The multimillion-dollar R&D lab, operated by NOV’s Pressure Control Group, is made up of two primary parts: eight large-bore test bays and five small-bore test bays. “You have dedicated people that work (in each cell) on specific equipment. It really helps to establish ownership in the products and the tests that are being performed,” Mr Liotta said in presenting SPE/IADC 163573 at the Drilling Conference. In most cases, NOV believes it’s important for the tests to exceed API’s minimum standard. “You’re not only testing the BOP but the supporting equipment at the same time.”
To determine whether a test is conducted, facility technicians go by three criteria: is the equipment prepared and available, the priority or importance of the test as determined by dedicated planners, and lab capacity, he said. In the past, it was common to run tests in a sequential process: prepare and complete one test and then look for what was next. “But with all this infrastructure (in the lab), we knew in order to keep it busy, we needed to set up a parallel process. So now we have dedicated teams that prepare all the kit required to perform a test and stage it all together while the tests are being performed. That way, as soon as a bay becomes available, the test is completed, and the next test can be started from there.”

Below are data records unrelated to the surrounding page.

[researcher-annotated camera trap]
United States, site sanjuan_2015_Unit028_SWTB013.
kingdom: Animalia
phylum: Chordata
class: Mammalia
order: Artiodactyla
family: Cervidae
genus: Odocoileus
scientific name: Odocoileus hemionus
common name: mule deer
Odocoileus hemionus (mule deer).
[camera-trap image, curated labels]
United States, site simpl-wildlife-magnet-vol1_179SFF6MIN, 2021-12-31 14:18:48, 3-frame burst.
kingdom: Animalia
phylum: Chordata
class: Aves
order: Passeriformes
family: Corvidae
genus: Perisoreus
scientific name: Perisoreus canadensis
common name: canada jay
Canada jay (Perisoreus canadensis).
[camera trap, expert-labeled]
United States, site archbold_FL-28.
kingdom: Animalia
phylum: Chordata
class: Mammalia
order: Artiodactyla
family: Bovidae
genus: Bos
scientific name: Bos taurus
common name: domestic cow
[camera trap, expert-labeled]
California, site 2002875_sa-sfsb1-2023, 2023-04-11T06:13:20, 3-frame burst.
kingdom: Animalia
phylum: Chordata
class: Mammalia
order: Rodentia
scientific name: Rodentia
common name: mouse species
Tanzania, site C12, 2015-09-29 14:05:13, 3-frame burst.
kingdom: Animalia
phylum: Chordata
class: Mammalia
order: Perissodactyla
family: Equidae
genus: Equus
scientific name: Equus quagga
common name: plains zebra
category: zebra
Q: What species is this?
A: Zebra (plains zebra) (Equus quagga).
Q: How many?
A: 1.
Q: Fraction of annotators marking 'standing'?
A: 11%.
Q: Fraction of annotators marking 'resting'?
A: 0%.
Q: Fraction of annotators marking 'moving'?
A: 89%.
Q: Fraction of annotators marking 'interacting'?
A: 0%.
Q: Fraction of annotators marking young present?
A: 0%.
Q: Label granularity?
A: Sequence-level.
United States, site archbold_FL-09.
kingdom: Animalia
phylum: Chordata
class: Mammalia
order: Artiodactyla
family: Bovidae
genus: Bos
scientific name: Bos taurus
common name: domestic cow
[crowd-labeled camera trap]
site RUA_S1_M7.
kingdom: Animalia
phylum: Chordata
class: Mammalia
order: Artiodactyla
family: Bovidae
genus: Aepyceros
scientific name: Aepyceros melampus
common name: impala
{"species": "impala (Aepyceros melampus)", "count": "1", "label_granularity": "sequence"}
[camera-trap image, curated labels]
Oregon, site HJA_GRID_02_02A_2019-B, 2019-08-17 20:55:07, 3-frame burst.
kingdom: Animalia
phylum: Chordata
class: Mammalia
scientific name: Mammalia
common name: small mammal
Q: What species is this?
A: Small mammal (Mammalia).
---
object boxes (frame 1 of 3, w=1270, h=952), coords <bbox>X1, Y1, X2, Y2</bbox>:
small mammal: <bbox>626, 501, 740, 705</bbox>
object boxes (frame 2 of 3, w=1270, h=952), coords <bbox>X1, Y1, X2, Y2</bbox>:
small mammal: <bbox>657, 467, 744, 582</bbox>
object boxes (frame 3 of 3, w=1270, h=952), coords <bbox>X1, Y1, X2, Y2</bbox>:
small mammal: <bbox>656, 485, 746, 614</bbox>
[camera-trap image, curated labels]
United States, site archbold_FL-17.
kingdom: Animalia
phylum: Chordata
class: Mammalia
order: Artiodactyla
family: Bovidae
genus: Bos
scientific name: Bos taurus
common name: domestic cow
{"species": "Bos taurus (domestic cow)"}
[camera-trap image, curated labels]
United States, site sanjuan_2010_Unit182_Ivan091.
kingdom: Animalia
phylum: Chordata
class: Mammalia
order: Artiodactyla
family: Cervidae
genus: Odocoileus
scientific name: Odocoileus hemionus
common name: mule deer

High- and low-temperature tests are among five other types of BOP tests that can be run at the lab. Per API Spec 16A Section 5, there are six dedicated low-temperature ratings and six high-temperature ones, ranging between -26°C (-15°F) and 177°C (350°F). Testing and qualifications also must account for valves, hoses, fluids and any other components of the equipment that might be exposed to these extreme temperatures. A room built for the low-temperature tests is fully insulated, including the floor to prevent groundwater from freezing. The company also developed a system of cooling the BOP from the inside to decrease the time needed for each test.
Another test that gets a lot of attention is the fatigue test, Mr Liotta said. “It’s important because of reliability, and it’s also very hard on the infrastructure and on the processes because it takes so long to run. We found we could complete a full fatigue test in about 36 to 48 hours, and that’s great because then we can repeat the test, and we can try other variables or other test conditions, which results in a more robust product.” Among the challenges of conducting a fatigue test are having a system that has minimal technician involvement, logging sufficient data for the test and maintaining complete control over operator pressure from external source.
A sealing characteristics test, according to API 16A, “determines the actual opening or closing pressure required to either maintain or break a wellbore pressure seal. The test shall also define the ability of the ram packer to affect a seal when closing against elevated wellbore pressure.” Documentation includes a record of closing pressure versus wellbore pressure to affect a seal against elevated wellbore pressure, and a record of operator (closing or opening) pressure versus wellbore pressure to break a wellbore pressure seal. Mr Liotta said the biggest challenge in this test is the second part, ram closure against elevated wellbore pressure.
Because schedules can change several times a day in the R&D lab, NOV has developed a “dashboard” work order system so employees can see what’s going on in each test bay. The dashboard also serves as a portal for data collection, and historical data can be leveraged to generate performance metrics and downtime information. This data can expose areas of improvements and drive process improvement projects. Further, “each of the stations has a control panel located outside the bay, and they have full control and can see 360° cameras,” Mr Liotta said. “The goal is eventually to automate the testing with the controls that we have in place, so that we could maybe have one technician perform testing that’s automated in two bays.”